Imperium Games
- Founded: 1996
- Founder: Marc Miller
- Defunct: 1998
- Products: Marc Miller's Traveller

= Imperium Games =

Game company

Imperium Games was an American game company that produced role-playing games and game supplements.

==History==
Marc W. Miller partnered with Sweetpea Entertainment to license his science-fiction property Traveller in exchange for funding to get Imperium Games running in February 1996, as a new publisher solely dedicated to Traveller material, beginning with a new, fourth edition of the game titled Marc Miller's Traveller, commonly abbreviated T4. Sweetpea advanced Imperium Games seed money to launch in exchange for equity and media rights.

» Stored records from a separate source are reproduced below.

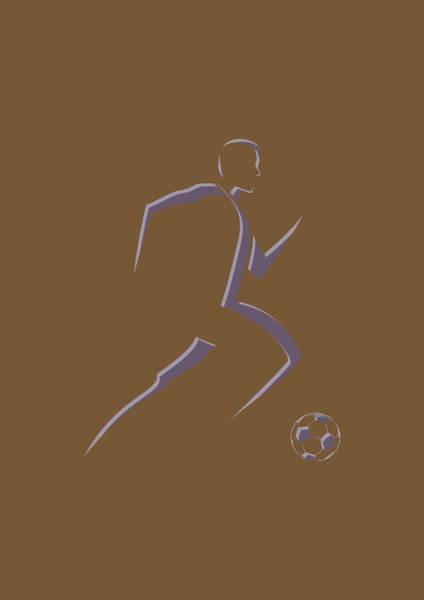 Whitecaps Photograph - Soccer Player5 by Joe Hamilton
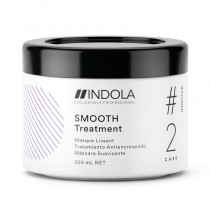 Indola Innova Smoothening Mask 200ml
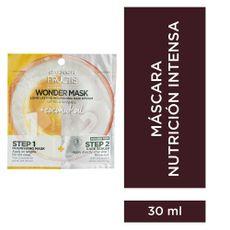 Tratamiento-Fructis-Liso-Coco-Wondermask-Sachet-30-Ml-1-336141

Lester W. Smith and Timothy Brown, former employees of original Traveller publisher Game Designers' Workshop (GDW), came to work for Imperium Games. Don Perrin also designed role playing products for Traveller. Larry Elmore created most of the black-and-white artwork for Marc Miller's Traveller. Chris Foss created much of the color concept art for the new edition of Traveller, produced 12 pages of artwork for the edition's first supplement, Starships, and illustrated a number of covers for the line.

When Sweetpea Entertainment bought out the stock of the many creators who had worked on T4 and took over some of the day-to-day operations of the company, Timothy Brown took the helm of Imperium Games under Sweetpea's guidance, and was now the only official staff for Imperium, with others acting as freelancers.